Common Variations and Edge Cases

Tighter signing enforcement often increases release friction, so organisations have to balance delivery speed against assurance and auditability. There is no universal standard for every exception model, but current guidance suggests exceptions should be rare, time-bound, and reviewed after the fact.

One common edge case is emergency remediation. In those situations, teams may permit a temporary bypass, but the bypass should still require named approval, full logging, and a post-incident retrospective that determines whether the control failed or was simply ignored. Another variation is third-party software, where accountability shifts to procurement, vendor risk, and platform governance as much as engineering. If unsigned or unverified artifacts are accepted from external suppliers, the receiving organisation still owns the risk.

The hardest cases are legacy systems and disconnected deployment environments, where retrofitting signing can be technically messy. Even there, the answer is not to abandon assurance but to document compensating controls, reduce the exception window, and define who is accountable when the control cannot be enforced. For broader governance context, NIST CSF 2.0 remains the right anchor because it ties release integrity to enterprise accountability, not just developer discipline.

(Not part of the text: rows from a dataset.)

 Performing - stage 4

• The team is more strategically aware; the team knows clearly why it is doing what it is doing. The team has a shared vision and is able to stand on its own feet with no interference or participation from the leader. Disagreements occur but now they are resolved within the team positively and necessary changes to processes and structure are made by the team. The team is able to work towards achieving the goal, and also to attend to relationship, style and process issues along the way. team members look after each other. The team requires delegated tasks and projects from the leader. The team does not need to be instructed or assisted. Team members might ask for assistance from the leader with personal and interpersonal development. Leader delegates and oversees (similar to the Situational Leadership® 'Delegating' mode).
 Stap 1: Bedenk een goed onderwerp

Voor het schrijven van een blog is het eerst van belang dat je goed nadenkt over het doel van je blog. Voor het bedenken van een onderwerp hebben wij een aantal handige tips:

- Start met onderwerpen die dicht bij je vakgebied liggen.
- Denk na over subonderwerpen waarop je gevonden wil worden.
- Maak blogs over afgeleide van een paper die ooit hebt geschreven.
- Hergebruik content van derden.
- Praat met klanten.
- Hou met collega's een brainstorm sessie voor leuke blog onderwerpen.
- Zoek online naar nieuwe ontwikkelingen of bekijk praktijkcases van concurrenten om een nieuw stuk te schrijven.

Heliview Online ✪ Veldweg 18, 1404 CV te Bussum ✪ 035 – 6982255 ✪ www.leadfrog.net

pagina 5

Standards & Framework Alignment

This section maps relevant standards and security frameworks to the operational risks and controls described in this guidance.

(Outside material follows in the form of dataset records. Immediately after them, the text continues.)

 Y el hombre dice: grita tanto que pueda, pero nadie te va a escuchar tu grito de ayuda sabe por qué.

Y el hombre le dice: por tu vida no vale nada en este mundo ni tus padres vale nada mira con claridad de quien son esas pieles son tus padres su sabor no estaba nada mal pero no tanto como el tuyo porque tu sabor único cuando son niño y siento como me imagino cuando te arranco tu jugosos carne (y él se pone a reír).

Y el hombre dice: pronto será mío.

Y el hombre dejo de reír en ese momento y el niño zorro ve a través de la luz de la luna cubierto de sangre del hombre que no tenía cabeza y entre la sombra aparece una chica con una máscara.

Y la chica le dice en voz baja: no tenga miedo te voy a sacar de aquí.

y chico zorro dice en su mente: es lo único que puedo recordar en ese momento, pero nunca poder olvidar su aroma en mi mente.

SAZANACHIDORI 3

OWASP Non-Human Identity Top 10 address the attack and risk surface, while NIST CSF 2.0 and NIST CSF 2.0 set the governance and control requirements practitioners need to meet.

Framework Control / Reference Relevance
NIST CSF 2.0 GV.OC Maps release integrity to organisational ownership and accountability.
NIST CSF 2.0 PR.DS Unsigned artifacts weaken data and software integrity protections.
OWASP Non-Human Identity Top 10 NHI-03 Release pipelines often fail through poorly managed non-human credentials.

Assign named owners for signing, verification, and exception approval across the release chain.